DR. FLEMING: I might just try to say something simple. The hour is late. The simple concept is that I would think many of us who at least are strong believers in the importance of randomization is that what is important here is to achieve maximal, complete information in the randomized trial, following these people as long as possible under the placebo comparison.

That will give us the most interpretable evidence where it is true that other sources of information will be supportive and relevant, but I wouldn't consider them part of the primary fundamentally because of the distinction between bias and variability.

The sponsor is pointing out correctly, we'll get more data at you, and that can reduce variability.
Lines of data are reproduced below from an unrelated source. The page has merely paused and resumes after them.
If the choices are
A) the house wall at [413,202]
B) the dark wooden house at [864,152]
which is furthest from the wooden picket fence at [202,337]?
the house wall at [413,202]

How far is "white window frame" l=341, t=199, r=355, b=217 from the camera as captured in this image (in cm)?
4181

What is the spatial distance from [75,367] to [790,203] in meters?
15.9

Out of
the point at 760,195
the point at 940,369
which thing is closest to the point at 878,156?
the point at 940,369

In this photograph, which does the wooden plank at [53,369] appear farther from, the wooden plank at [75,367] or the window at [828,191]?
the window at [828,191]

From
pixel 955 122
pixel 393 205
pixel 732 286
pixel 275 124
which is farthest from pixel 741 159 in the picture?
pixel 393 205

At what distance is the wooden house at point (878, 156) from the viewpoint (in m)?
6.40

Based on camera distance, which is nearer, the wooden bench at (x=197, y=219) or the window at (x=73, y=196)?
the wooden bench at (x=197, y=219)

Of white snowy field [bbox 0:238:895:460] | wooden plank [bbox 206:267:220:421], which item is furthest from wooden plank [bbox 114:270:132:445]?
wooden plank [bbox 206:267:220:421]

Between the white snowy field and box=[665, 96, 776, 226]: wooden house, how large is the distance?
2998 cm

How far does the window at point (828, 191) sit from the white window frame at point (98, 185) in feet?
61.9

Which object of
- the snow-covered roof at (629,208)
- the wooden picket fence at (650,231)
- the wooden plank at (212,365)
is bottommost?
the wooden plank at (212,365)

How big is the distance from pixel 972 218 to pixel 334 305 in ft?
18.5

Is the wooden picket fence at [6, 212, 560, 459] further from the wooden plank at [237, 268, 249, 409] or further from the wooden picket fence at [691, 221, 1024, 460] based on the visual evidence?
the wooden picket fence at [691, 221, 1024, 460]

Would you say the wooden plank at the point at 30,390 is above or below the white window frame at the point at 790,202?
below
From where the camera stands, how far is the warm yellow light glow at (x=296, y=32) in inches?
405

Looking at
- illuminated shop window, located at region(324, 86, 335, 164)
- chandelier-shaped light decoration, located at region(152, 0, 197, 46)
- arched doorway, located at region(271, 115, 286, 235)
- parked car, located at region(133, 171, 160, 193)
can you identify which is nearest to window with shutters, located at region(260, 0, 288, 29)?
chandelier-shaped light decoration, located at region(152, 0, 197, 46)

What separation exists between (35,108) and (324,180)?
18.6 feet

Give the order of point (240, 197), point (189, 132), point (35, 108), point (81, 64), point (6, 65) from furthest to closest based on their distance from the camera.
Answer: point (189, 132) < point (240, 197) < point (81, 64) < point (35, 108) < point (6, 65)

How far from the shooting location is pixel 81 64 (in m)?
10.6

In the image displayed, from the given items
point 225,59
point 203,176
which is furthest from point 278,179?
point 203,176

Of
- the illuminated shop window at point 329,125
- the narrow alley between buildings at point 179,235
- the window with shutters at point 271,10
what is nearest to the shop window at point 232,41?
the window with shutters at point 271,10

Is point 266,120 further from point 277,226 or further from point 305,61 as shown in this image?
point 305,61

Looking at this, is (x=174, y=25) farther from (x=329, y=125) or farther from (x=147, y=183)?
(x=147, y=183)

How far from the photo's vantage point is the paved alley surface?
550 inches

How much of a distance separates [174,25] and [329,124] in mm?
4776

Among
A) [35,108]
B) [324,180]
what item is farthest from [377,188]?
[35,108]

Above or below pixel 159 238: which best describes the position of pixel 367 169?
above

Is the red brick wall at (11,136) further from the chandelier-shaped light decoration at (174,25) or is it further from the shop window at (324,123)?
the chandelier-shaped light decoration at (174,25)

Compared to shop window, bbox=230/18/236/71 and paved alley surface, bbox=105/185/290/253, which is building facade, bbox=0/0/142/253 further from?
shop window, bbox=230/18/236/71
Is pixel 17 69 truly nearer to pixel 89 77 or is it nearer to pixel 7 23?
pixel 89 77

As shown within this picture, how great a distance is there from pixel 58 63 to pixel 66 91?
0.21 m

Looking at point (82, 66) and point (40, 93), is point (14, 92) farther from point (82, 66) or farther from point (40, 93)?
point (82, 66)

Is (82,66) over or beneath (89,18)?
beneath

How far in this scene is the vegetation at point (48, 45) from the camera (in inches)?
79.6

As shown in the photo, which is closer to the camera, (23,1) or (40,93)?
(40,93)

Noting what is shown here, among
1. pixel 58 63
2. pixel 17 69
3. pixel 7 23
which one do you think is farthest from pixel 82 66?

But I have always said I would rather have a somewhat smaller, more reliable, unbiased assessment than a somewhat larger assessment that has irregularities and uncertainties.

So the pure and important analysis here will be the randomized trial, hopefully in a study that is well conducted with quality follow-up, with maximal duration of follow-up per what the intention was of the trial, where then supportive evidence comes from historical studies that they are doing that will be important supportive data and any other important source of supportive evidence that you can identify.

CHAIRMAN AOKI: Any other? Dr. Jennette.

DR. JENNETTE: We have spent a lot of time talking about this Phase 4 so called component, and I certainly favor its completion, and I would be very much influenced if it showed a very positive effect. But I must say that my decision at this point about whether or not I think this potentially valuable therapeutic agent should be released on the market would not change if that study was completely negative, because I don't think that study would prove that it is not effective.

I share Dr. Schade's optimism that, in fact, the post-marketing distribution and availability of the agent worldwide will result in unanticipated observations that, if it is a valuable therapeutic agent, will demonstrate that.

Now to an epidemiologist/statistician, I am sure that really rubs the wrong way, but at this juncture my optimism is that the post-marketing events, in fact, are going to be more valuable than what we could do in a few months of extending the premarketing machinations.

DR. FLEMING: But just so I can share your optimism, could you convey to me, if it isn't effective, if it truly isn't effective, then the scenario that you have just indicated is what we would see in the trial, and can you give me a sense of how long it is going to take under this post-marketing surveillance scenario to be able to establish with adequate conclusiveness that it isn't effective, since the regulations for accelerated approval indicate that there needs to be a timely way to get a reasonably reliable assessment of whether there is efficacy?

So in this scenario, you have just indicated that if it is effective, you are optimistic that this kind of supportive evidence could come forward. But I am equally concerned that, if it isn't effective, where lack of observed benefit for some period of time could be attributed to noise, could be attributed to the fact that in truth there is a delay.

How could you reassure us that within a timely manner this approach would allow us to identify an agent that truly isn't effective?

DR. JENNETTE: I can't.

CHAIRMAN AOKI: Are there any other questions, Dr. Walton? Dr. Weiss?

DR. WALTON: No. We have no other questions. I think we would like to thank the Committee for very extensive discussions and very helpful comments and advice. It's been a very difficult application for you to discuss, and we very much appreciate your helping us.


(Whereupon, the foregoing matter went off the record at 5:50 p.m.)